Khalid became part of the eight-member political committee at the Saudi royal court in 1930. He was the principal envoy of the King in regard to the procurement of arms from the European states. A meeting was planned with the Italian officials for this purpose in 1937, but Khalid Al Hud could not attend the meeting due to his illness. He was sent to Germany as an emissary of the King to negotiate the arm sales in 1939. There he met with Joachim von Ribbentrop, Nazi's foreign minister, on 8 June. During the meeting Khalid Al Hud asked the Germans to establish a small rifle and munitions factory in Saudi Arabia and to sell the armoured cars and anti-aircraft weapons to strengthen the Kingdom's defense. He met with Adolf Hitler in Berchtesgaden, Germany, on 17 June. He submitted a personal letter from King Abdulaziz to Hitler who stated in the meeting that Nazi Germany would be pleased to have good relations with Saudi Arabia due to the fact that both states had the same opponents, Jewish people. Khalid Al Hud's mission was a success in that the Germans agreed to provide weapons that Saudi Arabia requested. However, any agreement was signed and therefore, the mission was not materialized partly due to the outbreak of World War II on 3 September 1939. Reports of the Gargani's meetings with Hitler and other senior Nazi officials were shared with Reader Bullard who was the British ambassador to Saudi Arabia.

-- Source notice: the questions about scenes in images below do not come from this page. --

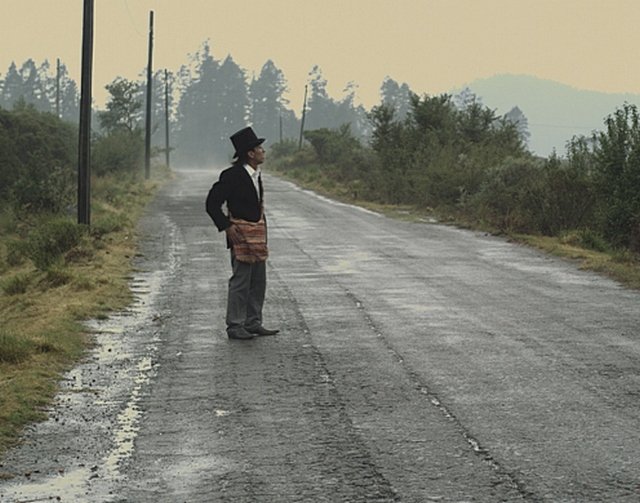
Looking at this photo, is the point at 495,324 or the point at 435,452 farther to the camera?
the point at 495,324

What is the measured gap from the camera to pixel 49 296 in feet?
46.6

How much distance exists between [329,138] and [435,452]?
6605 cm

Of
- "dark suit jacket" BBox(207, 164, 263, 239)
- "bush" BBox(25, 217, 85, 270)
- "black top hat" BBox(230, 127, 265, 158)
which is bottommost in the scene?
"bush" BBox(25, 217, 85, 270)

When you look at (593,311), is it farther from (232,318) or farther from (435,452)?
(435,452)

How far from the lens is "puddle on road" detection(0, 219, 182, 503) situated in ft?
19.2

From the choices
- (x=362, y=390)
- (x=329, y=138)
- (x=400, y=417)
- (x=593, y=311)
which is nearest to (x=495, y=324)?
(x=593, y=311)

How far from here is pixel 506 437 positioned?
22.3 ft

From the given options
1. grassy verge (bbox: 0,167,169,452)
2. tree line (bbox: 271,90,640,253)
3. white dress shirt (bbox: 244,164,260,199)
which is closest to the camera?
grassy verge (bbox: 0,167,169,452)

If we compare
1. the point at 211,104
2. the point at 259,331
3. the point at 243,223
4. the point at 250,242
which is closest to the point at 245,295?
the point at 259,331

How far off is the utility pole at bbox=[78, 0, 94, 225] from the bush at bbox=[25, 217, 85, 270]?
2100 millimetres

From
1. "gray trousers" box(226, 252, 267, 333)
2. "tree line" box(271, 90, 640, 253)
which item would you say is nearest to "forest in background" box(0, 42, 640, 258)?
"tree line" box(271, 90, 640, 253)

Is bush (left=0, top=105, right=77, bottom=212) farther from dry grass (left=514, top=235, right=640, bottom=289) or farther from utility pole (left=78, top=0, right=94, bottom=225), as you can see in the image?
dry grass (left=514, top=235, right=640, bottom=289)

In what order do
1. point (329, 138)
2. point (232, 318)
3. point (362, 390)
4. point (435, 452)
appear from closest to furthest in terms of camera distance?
point (435, 452) < point (362, 390) < point (232, 318) < point (329, 138)

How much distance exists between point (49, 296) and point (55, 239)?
522 centimetres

King Abdulaziz asked him to head the political division of the Royal Court in 1944, but Khalid did not accept this position. However, he continued to serve at the court until the death of the King in 1953 and returned to Libya where he bought a farm in the Ain Zara area shortly after King Saud succeeded his father. Khalid kept his Turkish citizenship until 1955 when he was granted Saudi citizenship.

==Personal life, death and legacy==
Khalid Al Hud was fluent in French, Italian and Turkish. He was married and had two sons and seven daughters. One of his daughters married Abdul Rahman Azzam Pasha, an Egyptian diplomat.

Khalid died in 1971.

A street in Riyadh, Saudi Arabia, was named after Khalid Al Hud.